Introduction

Creating Docker images from scratch can be time and labor consuming. Fortunately, many pre-built and regularly updated Docker images for the R community are ready for use, especially when creating your own containerized R Markdown documents with liftr.

Such sources of pre-built Docker images include the rocker project and Bioconductor Docker containers. In this article, we will use the tidyverse image provided by rocker. This image includes the essential tidyverse packages and devtools environment loved by many data scientists (Wickham 2014). We will demonstrate how to containerize and render your tidyverse-heavy R Markdown document using Docker in only a few minutes.

Install Docker

If Docker has not been installed on your system, please use install_docker() and follow the guidelines to install it. After that, check_docker_install() and check_docker_running() would help you make sure that Docker has been installed and running properly.

Example document

Let’s create a new folder first and copy the example R Markdown document to this folder:

path = paste0("~/liftr-tidyverse/")

dir.create(path)
file.copy(system.file("examples/liftr-tidyverse.Rmd", package = "liftr"), path)
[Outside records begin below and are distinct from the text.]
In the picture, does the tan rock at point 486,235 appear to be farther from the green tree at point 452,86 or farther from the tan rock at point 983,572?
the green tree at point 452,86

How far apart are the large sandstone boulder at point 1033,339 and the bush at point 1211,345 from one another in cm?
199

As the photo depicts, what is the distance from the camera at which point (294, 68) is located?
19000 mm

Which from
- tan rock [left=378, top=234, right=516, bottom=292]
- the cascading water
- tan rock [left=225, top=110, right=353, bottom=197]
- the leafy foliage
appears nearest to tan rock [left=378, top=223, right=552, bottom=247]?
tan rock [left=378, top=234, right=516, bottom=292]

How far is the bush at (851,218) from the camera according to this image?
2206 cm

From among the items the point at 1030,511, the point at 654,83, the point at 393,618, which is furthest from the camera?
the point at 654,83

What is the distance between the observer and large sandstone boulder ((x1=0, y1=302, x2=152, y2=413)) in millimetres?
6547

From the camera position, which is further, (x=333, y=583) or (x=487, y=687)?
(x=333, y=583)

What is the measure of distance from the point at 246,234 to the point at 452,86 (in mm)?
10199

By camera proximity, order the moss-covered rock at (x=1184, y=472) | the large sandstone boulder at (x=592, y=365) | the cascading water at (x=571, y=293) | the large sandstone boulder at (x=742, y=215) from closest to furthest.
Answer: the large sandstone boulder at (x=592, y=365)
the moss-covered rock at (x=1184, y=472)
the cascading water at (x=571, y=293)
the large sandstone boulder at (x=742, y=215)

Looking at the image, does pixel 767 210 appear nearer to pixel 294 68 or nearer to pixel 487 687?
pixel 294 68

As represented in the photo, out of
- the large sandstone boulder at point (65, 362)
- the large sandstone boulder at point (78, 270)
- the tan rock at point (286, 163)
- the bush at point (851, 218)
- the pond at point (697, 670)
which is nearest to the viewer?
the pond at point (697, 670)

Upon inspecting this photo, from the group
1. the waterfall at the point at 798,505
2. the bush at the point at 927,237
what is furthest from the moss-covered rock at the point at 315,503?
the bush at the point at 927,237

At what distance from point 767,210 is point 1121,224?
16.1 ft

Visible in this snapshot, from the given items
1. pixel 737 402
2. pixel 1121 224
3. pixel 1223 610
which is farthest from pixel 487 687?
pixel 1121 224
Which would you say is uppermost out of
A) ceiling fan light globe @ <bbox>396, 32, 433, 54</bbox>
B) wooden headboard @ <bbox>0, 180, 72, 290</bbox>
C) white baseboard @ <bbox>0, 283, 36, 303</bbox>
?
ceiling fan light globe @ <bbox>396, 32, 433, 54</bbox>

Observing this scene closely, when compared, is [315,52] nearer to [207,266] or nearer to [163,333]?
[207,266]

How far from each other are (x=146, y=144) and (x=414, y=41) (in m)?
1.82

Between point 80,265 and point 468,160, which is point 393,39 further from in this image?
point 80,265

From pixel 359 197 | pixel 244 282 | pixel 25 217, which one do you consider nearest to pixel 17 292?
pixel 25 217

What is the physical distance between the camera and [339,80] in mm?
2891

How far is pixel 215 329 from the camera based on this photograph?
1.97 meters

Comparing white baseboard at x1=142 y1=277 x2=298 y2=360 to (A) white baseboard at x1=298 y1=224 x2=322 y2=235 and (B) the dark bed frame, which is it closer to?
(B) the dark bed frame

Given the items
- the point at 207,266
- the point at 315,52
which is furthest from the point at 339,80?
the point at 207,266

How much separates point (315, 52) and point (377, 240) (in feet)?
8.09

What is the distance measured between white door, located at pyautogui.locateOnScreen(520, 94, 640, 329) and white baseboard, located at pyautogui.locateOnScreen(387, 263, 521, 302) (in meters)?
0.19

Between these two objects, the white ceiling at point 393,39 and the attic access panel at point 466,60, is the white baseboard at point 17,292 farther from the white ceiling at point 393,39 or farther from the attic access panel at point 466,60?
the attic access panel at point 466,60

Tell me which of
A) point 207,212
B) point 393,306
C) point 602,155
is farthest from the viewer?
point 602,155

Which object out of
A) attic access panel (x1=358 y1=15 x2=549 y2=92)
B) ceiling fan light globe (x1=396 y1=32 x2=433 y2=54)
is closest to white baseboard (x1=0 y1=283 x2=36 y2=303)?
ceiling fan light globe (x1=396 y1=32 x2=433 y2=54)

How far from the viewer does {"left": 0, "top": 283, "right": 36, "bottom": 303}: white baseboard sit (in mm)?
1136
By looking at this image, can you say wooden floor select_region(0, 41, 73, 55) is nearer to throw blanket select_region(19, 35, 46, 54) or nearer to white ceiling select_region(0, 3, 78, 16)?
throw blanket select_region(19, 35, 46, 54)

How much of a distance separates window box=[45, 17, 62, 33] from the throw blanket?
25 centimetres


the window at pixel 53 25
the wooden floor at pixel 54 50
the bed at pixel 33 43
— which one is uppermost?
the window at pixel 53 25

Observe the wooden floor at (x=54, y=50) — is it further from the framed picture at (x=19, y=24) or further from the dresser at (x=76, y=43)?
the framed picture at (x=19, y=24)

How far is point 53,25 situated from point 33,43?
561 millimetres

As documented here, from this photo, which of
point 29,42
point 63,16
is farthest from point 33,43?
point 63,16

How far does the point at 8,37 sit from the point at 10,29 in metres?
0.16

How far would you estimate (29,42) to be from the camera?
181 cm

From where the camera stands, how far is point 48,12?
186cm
input = paste0(path, "liftr-tidyverse.Rmd")

If we open the R Markdown file, we will see the header section includes a liftr section, which defines the Docker system environment required to render this document. For our case, it is very straightforward and simple indeed:

---
title: "Explore tidyverse with liftr"
author: "Nan Xiao <<me@nanx.me>>"
date: "2017-12-13"
output:
  rmarkdown::pdf_document:
    toc: true
    number_sections: true
liftr:
  from: "rocker/tidyverse:latest"
  maintainer: "Nan Xiao"
  email: "me@nanx.me"
  pandoc: false
  texlive: true
  cran:
    - nycflights13
---

Most of the fields are self-explanatory:

  • Here we simply specified the latest rocker/tidyverse image as our base image, which would save us a lot of time creating a custom base image with all the tidyverse dependencies.
  • The custom pandoc installation was not included because the tidyverse image already includes pandoc.
  • We included TeXLive here since we intend to render a PDF file in the end.
  • The CRAN data package nycflights13 will be installed.

Containerize the document

Let’s containerize this document by generating a Dockerfile for it, using liftr::lift:

lift(input)

A file named Dockerfile will be generated under the same directory of the input RMD file. It contains the necessary commands for building the Docker container for rendering the document.

Render the document

We can use render_docker() to start the Docker container, and render the document inside it:

Let’s view the rendered document:

browseURL(paste0(path, "liftr-tidyverse.pdf"))

In the last section of the rendered PDF, we will see that the session information are probably different with your current system’s information. Yes, that is because the document is completed generated by a newly built, isolated Linux system environment, using Docker.

In this way, the R Markdown document gains a higher, system level reproducibility, thus easily replicable by other users who might not have the identical system and R package environment to yours. This is a good thing for team collaboration and large-scale document orchestration. The best part is, all you need to share is still the document itself, only with a few extra metadata fields.

Housekeeping

The Docker images stored in your system could take a few gigabytes and get larger gradually as you build more images. Let’s remove the generated Docker image to save some disk space:

prune_image(paste0(path, "liftr-tidyverse.docker.yml"))

If we do this, the Docker container will be rebuilt next time when you use render_docker(). If not, the image will be cached in the system and reused when compiling the document later and save some time for you.

References

Wickham, Hadley. 2014. “Tidy Data.” Journal of Statistical Software 59 (10): 1–23.